"What?" exclaimed my neighbor. We had both risen to our feet, to stare at the metamorphosed Old Bill, but now we sat down, rather weak in the legs. I had the grace to motion our visitor to a chair.
"If you are the Reverend Franklin Mayhew," continued my neighbor, "did you once take passage in the bark Rangoon at Batavia, bound to Cape Town?"
"I did, and by my chronology it was but a month ago. The terrible scenes on board that vessel were the first things that came to my mind when I wakened in the hospital. Do you know anything about it? I want to know what happened to me."
"I do not know what happened to you, nor what happened to that crowd of mutineers. I was 'fore the mast in that bark, and remember you; but I have known you lately merely as a man-of-all-work around this building. I owe you a dollar for cleaning up my place"—our visitor raised his hand deprecatingly—"and we called you Bill. You couldn't remember your last name, nor very far back. You went crazy aboard that bark, Mr. Mayhew, and we put you ashore, still crazy, at Cape Town. I know nothing more."
"Nor does anyone else?" The look on his face was piteous.
"I doubt that you can gather up the threads.
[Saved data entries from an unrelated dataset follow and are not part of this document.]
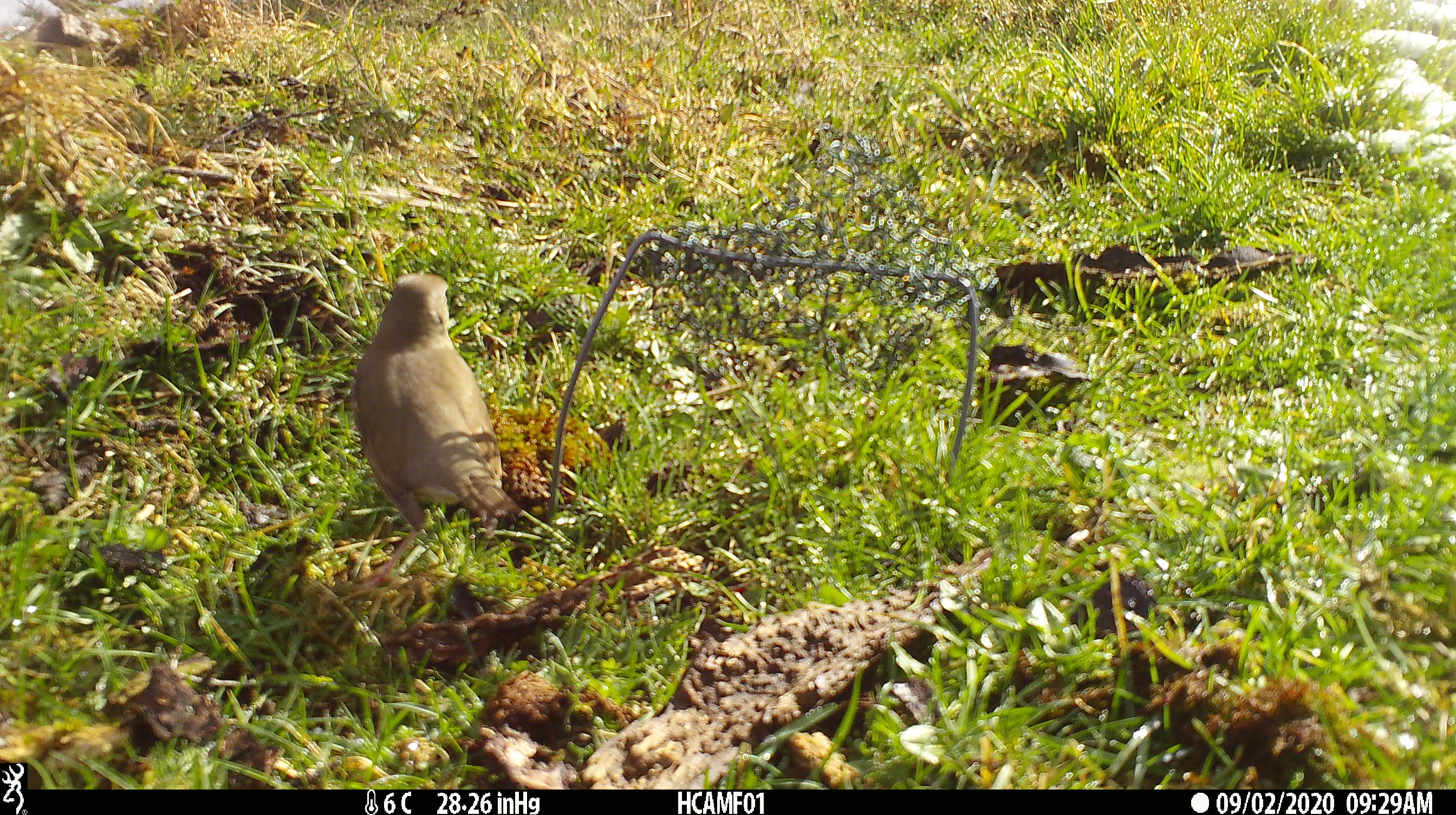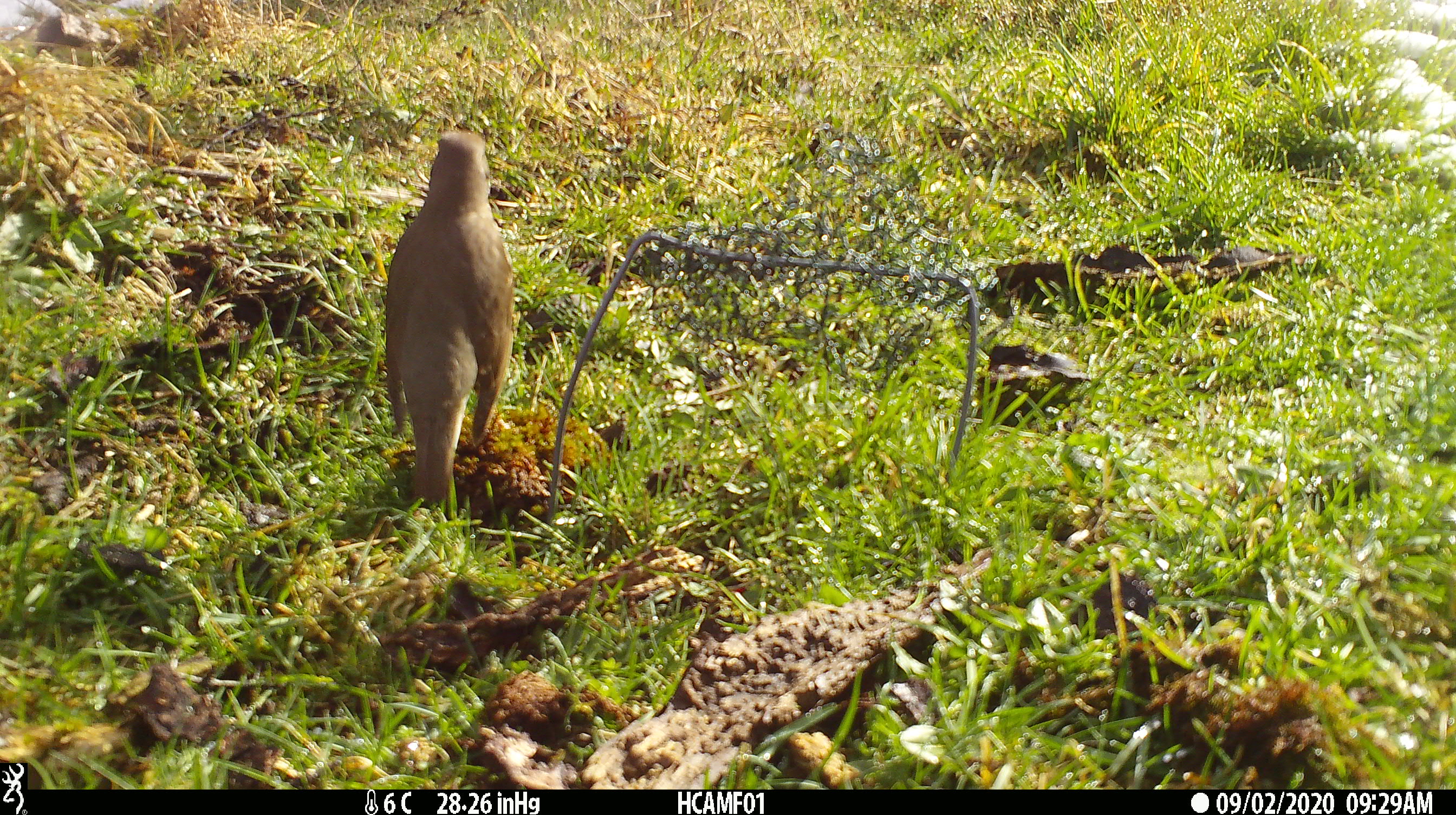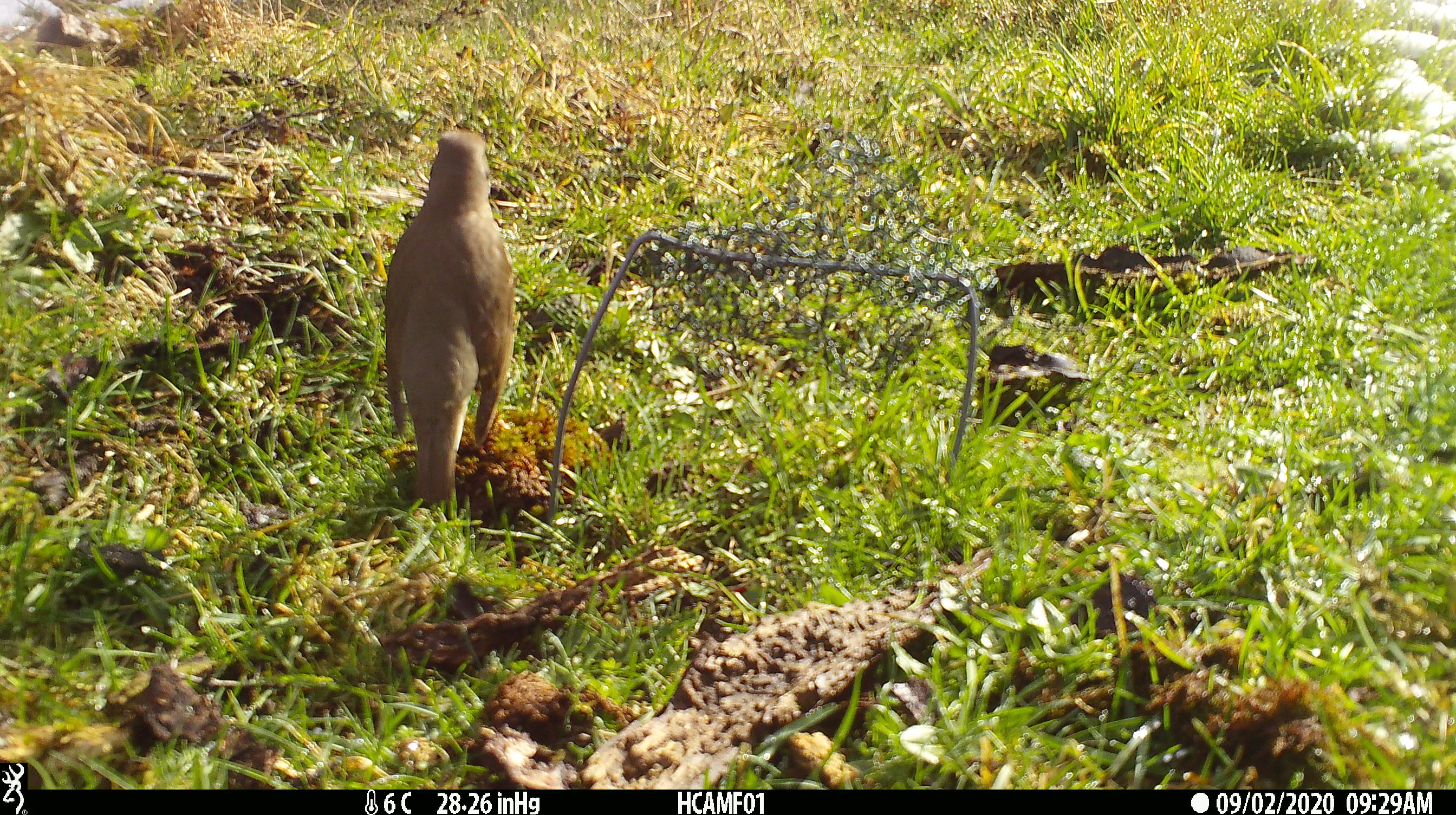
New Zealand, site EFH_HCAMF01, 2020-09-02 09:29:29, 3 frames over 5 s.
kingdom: Animalia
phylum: Chordata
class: Aves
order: Passeriformes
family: Turdidae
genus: Turdus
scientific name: Turdus philomelos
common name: song thrush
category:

Why should you wish to? You must have lived a life of misery and hard labor. You were shocked into fainting by the sight of a picture, right here in this studio, and you have awakened to intelligence and mental activity."
"What picture?"
For answer I arose and wheeled the easel around so that the painting faced him. The effect upon him was more startling than had been the same experience upon my friend.
"Oh, God, help me!" he almost screamed. "God have mercy upon my soul! Why must it be perpetuated? Have I not suffered enough?" He covered his face with his hands, and with some misgiving I covered the picture with a cloth.
"That was it," he continued. "That was the last I remember on board that bark, and the first in the hospital the other day. I killed seven human beings—I, an ordained minister of the gospel!"